The aim of this analysis is to identify any connection between opioid prescriptions and educational outcomes in West Virginia. Using opioid prescription data from the WV Board of Pharmacy, as well as the educational achievement outcomes from across the state, I was able to identify a negative correlation between opioid prescriptions and student proficiency in math, science, and reading.
Looking at the correlations between all of my data points, the ones that stand out as interesting to me are the proficiency in each subject (first three columns) and opioid doses per 1000 residents (fourth row from bottom). Each of these correlations show a negative relationship.
I generated linear models for each of the three subjects using opioid doses per 1000 residents and median income as predictors. Although my r-squared values were not ideal, the variables were statistically significant across the board, and the models suggested a positive relationship between proficiency and income, and a negative relationship between proficiency and opioid doses.

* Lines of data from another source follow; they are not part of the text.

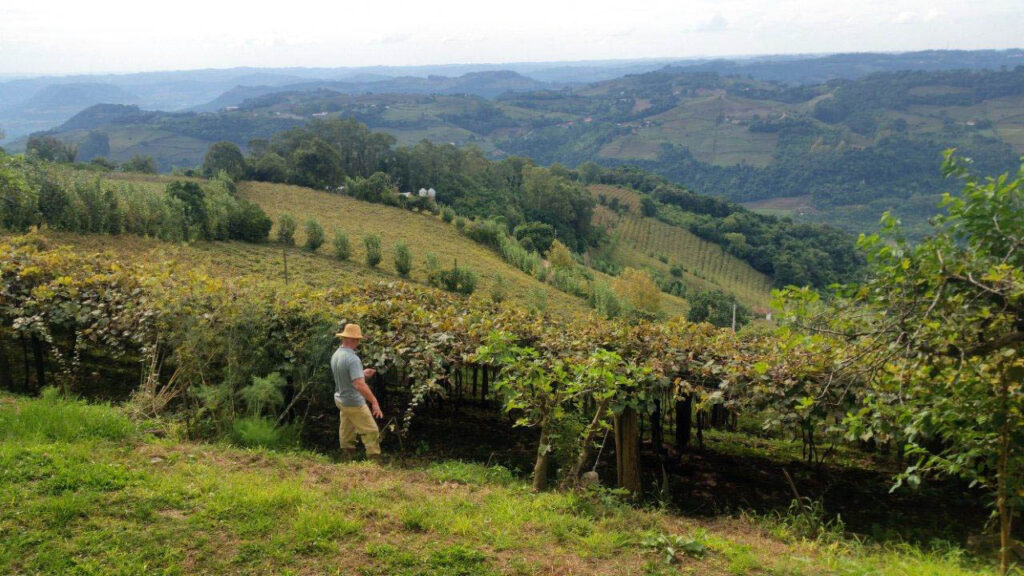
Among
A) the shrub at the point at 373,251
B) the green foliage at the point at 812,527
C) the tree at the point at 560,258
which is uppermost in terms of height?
the green foliage at the point at 812,527

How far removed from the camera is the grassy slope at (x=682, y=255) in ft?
264

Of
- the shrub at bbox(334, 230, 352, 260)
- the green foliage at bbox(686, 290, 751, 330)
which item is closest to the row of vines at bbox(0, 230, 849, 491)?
the shrub at bbox(334, 230, 352, 260)

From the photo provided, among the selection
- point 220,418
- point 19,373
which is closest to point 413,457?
point 220,418

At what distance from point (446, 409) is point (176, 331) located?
3942 millimetres

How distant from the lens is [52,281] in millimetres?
8883

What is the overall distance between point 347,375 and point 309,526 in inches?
90.6

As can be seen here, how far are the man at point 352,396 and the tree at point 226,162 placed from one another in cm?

I used Kmeans to cluster the counties into five groups based on the four opioid variables. I then looked at the mean proficiency in each subject for each cluster and found that across the board, cluster 2 scored the highest, followed by 4, then 1, then 5, then 3, with the small exception that cluster 1 scored slightly higher than cluster 4 in science. Additionally, the median income for each cluster follows this same trend, with cluster 2 having the highest income and 3 having the lowest, and the number of opioid doses prescribed per capita follows the inverse of this pattern, with cluster 3 having the most doses and 2 having the fewest. This trend clearly suggests a correlation between opioid precriptions and educational outcomes.
## New names:
## • `` -> `...1`
## # A tibble: 5 × 6
## kmean$...1 math reading science median_income opioid_doses_per_1000_residents
## <fct> <dbl> <dbl> <dbl> <dbl> <dbl>
## 1 1 31.9 39.1 26.0 49929. 38341.
## 2 2 25.6 34.8 20.1 48192. 69335
## 3 3 32.7 41.6 29.5 57485. 27536.
## 4 4 26.9 37.3 22.8 46593. 52947
## 5 5 32.4 40.1 25.7 54174. 34704.
The final analysis I chose to perform for this project is a decision tree using opioid data to predict whether or not a county is above the national average in each of the three subjects. The three decision trees performed extremely well, with the math tree having 94.5% accuracy and the reading and science trees having 96.3% accuracy. The fact that the decision trees were able to identify proficiency with such accuracy using only opioid data leads me to believe that there is a concrete relationship between opioid usage and educational outcomes.
## [1] 0.9454545
## [1] 0.9818182
## [1] 0.9636364
##
## No Yes
## NO 40 2
## YES 1 12
##
## No Yes
## NO 41 0
## YES 1 13
##
## No Yes
## NO 52 2
## YES 0 1
Without a doubt, there are limitations to the analyses that I performed, namely the lack of past data. Without educational data from the 1980’s and 90’s, before opioid usage became as widespread, I am unable to determine if the proficiency scores are caused by opioid usage, or if they are both simply effects of some larger socioeconomic cause. Additionally, it is entirely possible that the scores are not influenced by opioid usage, rather opioid usage is influenced by educational outcomes via pharmaceutical companies specifically targeting poorly educated areas.
Opioid Data found from WV Board of Pharmacy
Chat GPT used to read data in PDFs and generate it as .xlsx files.